Recently I saw a post on Facebook, tailoring Forrest Gump's famous saying into this: "Adoption is like a box of chocolates...you never know what you're going to get." While there may be some truth to that, I did not appreciate the cliche. It seems negative to me, like it's a game of chance. And it's just too pat of an answer to describe the complexity of forming families by adoption. At the very least, an adoption touches three people directly: the child, the birth mother and the adoptive parent. The two parents in that triad scenario usually have family members, and their own circles of friends, colleagues and acquaintances. So with one child's adoption, you are impacting a myriad number of lives. Not to mention all the friends that adopted individual has or will encounter in their OWN day-to-day life. Each of those individuals will have feelings, emotions and opinions about adoption: good, bad and ugly. That's why adoption cannot be put into a box...not even a box of chocolates! Hey, I love chocolates as much as the next person. Just don't compare it to adoption, okay?

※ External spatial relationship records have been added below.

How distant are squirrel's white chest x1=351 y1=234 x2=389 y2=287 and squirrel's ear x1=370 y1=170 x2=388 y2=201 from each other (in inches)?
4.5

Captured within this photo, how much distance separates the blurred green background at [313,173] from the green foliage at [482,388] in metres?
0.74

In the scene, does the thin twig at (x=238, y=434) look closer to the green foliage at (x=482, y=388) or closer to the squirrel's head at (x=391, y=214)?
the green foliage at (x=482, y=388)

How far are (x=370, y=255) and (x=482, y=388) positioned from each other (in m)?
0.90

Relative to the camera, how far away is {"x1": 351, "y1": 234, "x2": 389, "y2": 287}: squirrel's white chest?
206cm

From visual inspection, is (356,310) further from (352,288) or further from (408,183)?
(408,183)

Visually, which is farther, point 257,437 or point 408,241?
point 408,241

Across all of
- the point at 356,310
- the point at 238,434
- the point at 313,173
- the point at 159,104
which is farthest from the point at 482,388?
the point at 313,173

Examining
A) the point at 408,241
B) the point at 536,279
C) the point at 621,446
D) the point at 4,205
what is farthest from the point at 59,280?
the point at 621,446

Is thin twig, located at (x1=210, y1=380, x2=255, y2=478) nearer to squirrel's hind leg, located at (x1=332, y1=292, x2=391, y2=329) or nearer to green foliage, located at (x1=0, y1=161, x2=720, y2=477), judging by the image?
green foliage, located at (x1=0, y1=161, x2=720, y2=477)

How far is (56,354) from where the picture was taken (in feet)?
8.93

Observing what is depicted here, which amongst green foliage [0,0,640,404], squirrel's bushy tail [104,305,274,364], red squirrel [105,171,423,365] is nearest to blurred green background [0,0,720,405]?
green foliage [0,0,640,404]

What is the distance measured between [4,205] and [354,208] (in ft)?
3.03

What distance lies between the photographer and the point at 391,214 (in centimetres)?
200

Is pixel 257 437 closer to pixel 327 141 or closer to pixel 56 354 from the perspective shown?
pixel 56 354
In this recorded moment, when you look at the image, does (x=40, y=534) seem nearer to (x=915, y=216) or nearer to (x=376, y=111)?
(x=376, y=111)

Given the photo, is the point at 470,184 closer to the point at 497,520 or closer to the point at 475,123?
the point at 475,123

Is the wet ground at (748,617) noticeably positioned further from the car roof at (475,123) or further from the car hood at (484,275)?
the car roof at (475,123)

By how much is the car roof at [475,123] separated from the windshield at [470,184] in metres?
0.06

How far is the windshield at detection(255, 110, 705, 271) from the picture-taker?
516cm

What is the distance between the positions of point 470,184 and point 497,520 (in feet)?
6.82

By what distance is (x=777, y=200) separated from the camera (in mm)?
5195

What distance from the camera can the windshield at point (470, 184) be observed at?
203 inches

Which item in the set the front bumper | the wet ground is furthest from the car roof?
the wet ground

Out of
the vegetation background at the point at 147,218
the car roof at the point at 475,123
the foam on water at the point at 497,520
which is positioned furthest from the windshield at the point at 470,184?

If you want to get clever and cheeky with your adoption metaphors, how about this? The dialogue in the movie Shrek: comparing ogres to onions. For those who have not experience this Dreamworks movie, a little background info on Shrek: he (the ogre) struggles throughout the movie with the single-dimension stereotypes that people put on him, how he is constantly misunderstood and prejudged, which is why he lives alone in a swamp. Sometimes he actually lives out other's demonizing expectations of him. Ok, I'm waxing a little philosophical for an animated movie, but you get my drift. Watch the video dialogue below:
At least this comparison ACKNOWLEDGES that there are layers...and that it's not a perfect comparison as Shrek struggles to reveal himself to his friend Donkey. So I would modify Shrek's comparison: Adoption is like...an onion. They both have layers. Admittedly, I'm also a bit cheeky and pat with that metaphor, but hopefully you get my drift. Adoption is never as simple as you think.